The Mandalorian

Temps de lecture : 3 minutes

Oh mein gott, ce que c’est mauvais !!! C’est hallucinant comme c’est mauvais, et comme ça se regarde super bien tant ça dégueule de thunes à chaque plan. Ce machin crache des millions de dollars toutes les minutes, et vous avez une production tellement riche qu’elle rend regardable un objet audiovisuel au scénario carrément indigent. Il y a 8 épisodes à cette première saison, et j’ai l’impression d’en avoir vu 800, 8000 épisodes où il ne se passe rien, ou des trucs d’une affligeante banalité, boum boum tap tap fling fling bzoung bzoung, hop épisode suivant. Mais il y a une chose tellement adorable et mignonne que dès qu’elle montre le bout de son minois, on oublie tout et on a envie de regarder la suite pour espérer la revoir !! Eh oui le fameux « bébé Yoda ». On vous a dit que c’était la seule raison de regarder ce bidule, bah ouai.

L’intrigue est plutôt pas mal, et pour tout dire elle commence vraiment bien cette série. Vous avez un Mandalorien, donc un chasseur de prime de la même obédience que le fameux Boba Fett, qui se retrouve à devoir capturer un type de 50 ans qu’il doit remettre à un client. Mais quand il capture enfin l’objet de sa prime, eh bien oui c’est le bébé (de la même race que) Yoda, trop chou mignon, et dont on peut rapidement constater que la Force ne lui est pas inconnue. Comme on savait que notre Yoda avait 900 ans dans l’Empire Contre-attaque, on n’est pas étonné qu’à 50 ans le petit soit encore tout petit. Et en plus il évolue dans un berceau flottant trop cool.

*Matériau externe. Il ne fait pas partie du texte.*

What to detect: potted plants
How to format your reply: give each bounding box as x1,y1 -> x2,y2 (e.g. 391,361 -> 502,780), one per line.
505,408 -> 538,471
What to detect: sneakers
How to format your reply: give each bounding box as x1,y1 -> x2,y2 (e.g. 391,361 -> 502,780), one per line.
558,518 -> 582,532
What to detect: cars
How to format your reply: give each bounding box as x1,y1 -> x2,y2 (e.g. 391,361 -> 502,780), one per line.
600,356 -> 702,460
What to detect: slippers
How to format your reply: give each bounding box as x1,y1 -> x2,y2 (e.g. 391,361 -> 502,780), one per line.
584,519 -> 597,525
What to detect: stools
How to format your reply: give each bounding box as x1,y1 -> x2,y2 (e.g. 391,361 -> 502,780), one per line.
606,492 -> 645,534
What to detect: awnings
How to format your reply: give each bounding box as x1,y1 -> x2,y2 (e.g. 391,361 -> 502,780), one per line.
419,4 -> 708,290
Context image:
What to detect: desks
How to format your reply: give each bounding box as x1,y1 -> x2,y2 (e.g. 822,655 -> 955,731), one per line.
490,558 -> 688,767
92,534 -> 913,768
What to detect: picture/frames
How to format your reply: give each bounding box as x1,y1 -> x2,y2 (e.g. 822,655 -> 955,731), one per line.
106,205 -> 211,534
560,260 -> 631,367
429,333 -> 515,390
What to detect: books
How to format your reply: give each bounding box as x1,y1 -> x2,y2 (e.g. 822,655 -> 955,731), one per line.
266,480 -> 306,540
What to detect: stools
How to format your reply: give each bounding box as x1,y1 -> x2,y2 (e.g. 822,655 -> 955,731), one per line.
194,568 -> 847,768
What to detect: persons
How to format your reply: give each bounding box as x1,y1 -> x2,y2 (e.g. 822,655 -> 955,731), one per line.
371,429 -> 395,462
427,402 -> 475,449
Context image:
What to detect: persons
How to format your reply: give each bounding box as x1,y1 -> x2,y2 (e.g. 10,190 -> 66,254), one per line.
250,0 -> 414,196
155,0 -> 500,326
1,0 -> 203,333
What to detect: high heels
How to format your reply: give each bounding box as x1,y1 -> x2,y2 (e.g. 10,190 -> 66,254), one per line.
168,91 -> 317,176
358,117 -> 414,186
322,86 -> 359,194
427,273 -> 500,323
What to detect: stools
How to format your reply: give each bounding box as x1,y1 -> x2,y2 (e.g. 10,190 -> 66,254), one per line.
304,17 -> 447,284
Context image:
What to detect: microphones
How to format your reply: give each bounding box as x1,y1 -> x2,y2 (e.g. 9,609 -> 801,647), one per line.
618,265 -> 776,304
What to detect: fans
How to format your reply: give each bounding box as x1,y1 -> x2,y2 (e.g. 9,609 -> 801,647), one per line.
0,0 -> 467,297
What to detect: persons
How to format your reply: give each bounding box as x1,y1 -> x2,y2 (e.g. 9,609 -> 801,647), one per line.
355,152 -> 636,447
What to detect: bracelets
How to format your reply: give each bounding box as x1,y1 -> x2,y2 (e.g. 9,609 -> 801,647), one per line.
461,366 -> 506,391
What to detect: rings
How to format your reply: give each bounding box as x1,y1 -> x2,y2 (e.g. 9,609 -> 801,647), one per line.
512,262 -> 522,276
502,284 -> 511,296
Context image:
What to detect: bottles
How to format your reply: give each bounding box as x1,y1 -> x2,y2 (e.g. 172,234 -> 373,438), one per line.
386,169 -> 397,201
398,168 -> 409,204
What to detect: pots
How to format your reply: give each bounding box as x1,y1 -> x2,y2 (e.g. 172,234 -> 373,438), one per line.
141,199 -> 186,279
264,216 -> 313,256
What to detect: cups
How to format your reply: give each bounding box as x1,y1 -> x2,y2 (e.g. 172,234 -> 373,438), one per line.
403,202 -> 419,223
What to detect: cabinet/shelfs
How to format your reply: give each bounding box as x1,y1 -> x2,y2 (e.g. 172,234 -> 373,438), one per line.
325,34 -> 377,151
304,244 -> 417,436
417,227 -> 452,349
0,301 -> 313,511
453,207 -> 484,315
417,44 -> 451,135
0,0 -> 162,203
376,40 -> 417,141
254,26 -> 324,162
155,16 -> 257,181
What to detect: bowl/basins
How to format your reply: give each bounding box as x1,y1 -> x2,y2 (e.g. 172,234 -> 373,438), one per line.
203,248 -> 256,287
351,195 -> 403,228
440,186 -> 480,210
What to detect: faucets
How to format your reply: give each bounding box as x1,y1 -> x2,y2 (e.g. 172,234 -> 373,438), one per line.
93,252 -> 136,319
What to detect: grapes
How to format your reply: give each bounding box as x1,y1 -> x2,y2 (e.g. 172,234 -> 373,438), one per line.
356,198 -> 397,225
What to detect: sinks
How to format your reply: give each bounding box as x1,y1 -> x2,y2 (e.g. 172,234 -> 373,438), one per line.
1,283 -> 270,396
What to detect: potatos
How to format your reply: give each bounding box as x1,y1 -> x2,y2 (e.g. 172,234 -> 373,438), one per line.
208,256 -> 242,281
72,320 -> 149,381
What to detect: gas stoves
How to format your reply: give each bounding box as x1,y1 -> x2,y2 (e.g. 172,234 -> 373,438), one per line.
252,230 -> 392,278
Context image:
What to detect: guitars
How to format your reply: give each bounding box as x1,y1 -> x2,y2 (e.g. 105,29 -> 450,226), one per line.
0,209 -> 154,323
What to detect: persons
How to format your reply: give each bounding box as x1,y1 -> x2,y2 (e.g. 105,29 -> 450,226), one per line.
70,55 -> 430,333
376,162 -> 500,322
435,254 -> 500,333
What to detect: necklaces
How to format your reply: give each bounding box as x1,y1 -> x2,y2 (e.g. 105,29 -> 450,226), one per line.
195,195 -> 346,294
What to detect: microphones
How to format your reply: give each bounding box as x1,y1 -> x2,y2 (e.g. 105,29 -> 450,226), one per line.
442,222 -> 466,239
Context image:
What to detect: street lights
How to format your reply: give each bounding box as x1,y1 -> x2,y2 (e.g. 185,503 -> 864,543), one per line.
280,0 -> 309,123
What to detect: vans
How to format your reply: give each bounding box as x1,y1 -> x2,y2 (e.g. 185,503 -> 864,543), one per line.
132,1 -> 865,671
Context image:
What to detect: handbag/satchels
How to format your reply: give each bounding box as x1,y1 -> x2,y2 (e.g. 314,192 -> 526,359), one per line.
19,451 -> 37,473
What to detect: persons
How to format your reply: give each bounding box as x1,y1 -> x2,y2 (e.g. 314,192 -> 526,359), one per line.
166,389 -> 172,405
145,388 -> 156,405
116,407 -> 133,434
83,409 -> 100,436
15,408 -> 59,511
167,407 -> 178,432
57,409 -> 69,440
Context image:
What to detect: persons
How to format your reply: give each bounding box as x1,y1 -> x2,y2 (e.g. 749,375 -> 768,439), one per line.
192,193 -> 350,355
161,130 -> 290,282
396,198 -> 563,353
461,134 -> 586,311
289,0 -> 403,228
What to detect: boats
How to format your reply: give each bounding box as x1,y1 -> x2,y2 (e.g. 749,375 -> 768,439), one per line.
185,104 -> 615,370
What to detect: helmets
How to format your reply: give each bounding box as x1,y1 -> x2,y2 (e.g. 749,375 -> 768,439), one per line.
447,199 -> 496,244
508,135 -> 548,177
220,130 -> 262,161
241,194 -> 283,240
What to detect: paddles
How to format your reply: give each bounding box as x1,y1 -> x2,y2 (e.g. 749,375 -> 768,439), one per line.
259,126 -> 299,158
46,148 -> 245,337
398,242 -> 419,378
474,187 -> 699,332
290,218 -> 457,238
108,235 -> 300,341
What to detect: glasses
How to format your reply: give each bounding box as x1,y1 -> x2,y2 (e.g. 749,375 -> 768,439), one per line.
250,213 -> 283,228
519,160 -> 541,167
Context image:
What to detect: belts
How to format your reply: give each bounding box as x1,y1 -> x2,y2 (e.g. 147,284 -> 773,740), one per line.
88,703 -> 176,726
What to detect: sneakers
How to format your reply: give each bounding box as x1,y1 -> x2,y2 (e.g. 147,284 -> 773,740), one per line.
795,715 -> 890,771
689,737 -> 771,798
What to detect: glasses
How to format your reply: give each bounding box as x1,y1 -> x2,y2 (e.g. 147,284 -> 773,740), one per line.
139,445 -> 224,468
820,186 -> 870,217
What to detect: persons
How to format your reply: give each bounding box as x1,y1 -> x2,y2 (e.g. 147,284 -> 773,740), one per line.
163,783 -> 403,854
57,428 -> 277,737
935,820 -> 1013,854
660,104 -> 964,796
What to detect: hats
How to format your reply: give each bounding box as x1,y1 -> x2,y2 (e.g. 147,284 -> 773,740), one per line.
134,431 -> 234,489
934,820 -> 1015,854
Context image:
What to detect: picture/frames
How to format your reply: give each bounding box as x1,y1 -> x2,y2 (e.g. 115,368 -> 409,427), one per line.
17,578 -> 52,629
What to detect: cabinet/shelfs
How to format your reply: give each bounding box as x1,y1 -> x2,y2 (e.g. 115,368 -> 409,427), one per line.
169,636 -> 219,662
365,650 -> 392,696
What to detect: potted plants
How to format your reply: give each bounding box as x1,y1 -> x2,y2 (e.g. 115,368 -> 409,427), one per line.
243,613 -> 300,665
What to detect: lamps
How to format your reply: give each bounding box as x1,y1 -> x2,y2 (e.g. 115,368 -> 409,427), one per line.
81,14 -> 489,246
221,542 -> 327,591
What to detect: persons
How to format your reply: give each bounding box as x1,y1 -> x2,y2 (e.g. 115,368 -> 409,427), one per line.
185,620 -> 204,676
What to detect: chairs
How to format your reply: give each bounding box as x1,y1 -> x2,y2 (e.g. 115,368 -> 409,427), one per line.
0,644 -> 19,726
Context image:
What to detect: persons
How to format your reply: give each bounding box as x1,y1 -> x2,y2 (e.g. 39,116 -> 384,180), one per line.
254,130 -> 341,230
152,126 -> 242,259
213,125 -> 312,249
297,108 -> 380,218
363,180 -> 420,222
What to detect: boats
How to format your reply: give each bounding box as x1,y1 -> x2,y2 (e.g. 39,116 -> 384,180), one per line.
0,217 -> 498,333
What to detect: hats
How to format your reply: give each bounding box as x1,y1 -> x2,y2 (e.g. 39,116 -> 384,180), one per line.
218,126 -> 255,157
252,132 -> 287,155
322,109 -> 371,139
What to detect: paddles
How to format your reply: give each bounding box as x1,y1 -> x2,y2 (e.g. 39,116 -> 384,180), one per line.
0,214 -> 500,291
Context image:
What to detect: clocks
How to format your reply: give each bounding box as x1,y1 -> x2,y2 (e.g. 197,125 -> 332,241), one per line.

Notre Mandalorien, Din Djarin (joué par Pedro sexy Pascal, mais dont on ne voit jamais le visage puisqu’il ne quitte pas son casque), n’arrive pas à livrer le petit car il est trop mignon. Et donc il le trimbale d’un bout à l’autre de la galaxie, mais on ne sait pas vraiment pourquoi, et il leur arrive des trucs, souvent des mauvaises rencontres et des bastons. On n’apprend tout au long de la série rien qu’on ne savait déjà dans le premier épisode, et pourtant on aurait bien aimé hein !!! Mais on est ravi des petits moments père-fils entre le chasseur de prime et son Funko POP. C’est crô mignon.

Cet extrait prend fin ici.